Return the same tree where every subtree (of the given tree) not containing a 1 has been removed.
(Recall that the subtree of a node X is X, plus every node that is a descendant of X.)
Example 1:
Input: [1,null,0,0,1]
Output: [1,null,0,null,1]
Explanation:
Only the red nodes satisfy the property "every subtree not containing a 1".
The diagram on the right represents the answer.
Thoughts:
Not a hard problem, but I just want to share the process of how I think up with this solution.
Basically, we are asked to remove all the “useless nodes”. Useless nodes will be the node that doesn’t contain any 1s either itself or in its child nodes, grandchild nodes, and etc.
When we traverse from top to bottom, it is hard to just immediately know we spot a useless node. We can only know the node might be useless if its value is not 1. We still need to traverse all the child nodes of the current node to make sure whether we should keep it or not.
Hence, it is better we traverse from bottom to top. Once we find a useless node, it means its parent node might in danger, i.e., its parent node might also be a useless node if the value of the parent node is 0 AND the parent node has another useless node. VICE VERSA —If we know a node is not a useless node, it means its parent node and grandparent nodes are safe! It’s just like the butterfly effect — whether a node is useless will affect all its parent nodes.
➡️Hence, the easiest way to solve this problem is using recursion so that we can check the leaf node first, and return null if we want to abandon the useless nodes.
Code Logic:
Since we are going to do the recursion, we need to decide our base case:
- If the input node is null, then we can simply return null.
- If the input node is a leaf node, then we can decide whether the current node is a useless node depends on its value. If its value is 0, then we are going to return null and pretend it doesn’t exist.
Ok, so let’s think about what are we going to do when the input node is not null or a leaf node.
Since we need to know whether the current node is useless depends on its two child nodes, we need to first check the status of them before deciding the status of the current node.
After checking the status of its two child nodes, we now need to check again if the current node contains 2 useless nodes. (i.e., see if the current node becomes leaf node since we ignore both its child nodes) Actually, this checking action is exactly the same as one of our base case.

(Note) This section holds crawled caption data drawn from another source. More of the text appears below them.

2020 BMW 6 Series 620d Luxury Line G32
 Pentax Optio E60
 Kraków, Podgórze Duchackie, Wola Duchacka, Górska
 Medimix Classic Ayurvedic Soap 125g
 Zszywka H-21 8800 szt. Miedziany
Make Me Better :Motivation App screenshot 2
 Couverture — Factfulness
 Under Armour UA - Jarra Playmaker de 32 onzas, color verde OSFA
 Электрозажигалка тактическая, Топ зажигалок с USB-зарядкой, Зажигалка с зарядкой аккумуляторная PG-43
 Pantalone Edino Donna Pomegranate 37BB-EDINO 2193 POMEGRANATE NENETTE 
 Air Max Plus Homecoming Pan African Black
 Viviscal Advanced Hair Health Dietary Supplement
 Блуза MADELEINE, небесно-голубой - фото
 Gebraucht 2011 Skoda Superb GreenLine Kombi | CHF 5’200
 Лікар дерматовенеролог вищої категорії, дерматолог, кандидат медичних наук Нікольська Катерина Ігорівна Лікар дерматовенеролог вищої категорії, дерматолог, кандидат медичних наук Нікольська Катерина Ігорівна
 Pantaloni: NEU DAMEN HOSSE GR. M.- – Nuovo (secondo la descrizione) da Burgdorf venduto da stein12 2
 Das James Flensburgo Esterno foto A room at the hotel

To make the whole code more simple and clean, we can actually move our “second base case” to here.
If the current node is not useless, then we just return the current node since we have also done pruning all its child nodes.
Below is the 0ms code that beats 100% —
public TreeNode pruneTree(TreeNode root) {
if(root==null)
return null;
root.left = pruneTree(root.left);
root.right = pruneTree(root.right);
if(root.left==null && root.right==null)//if leaf node
return root.val==0?null:root;
return root;
}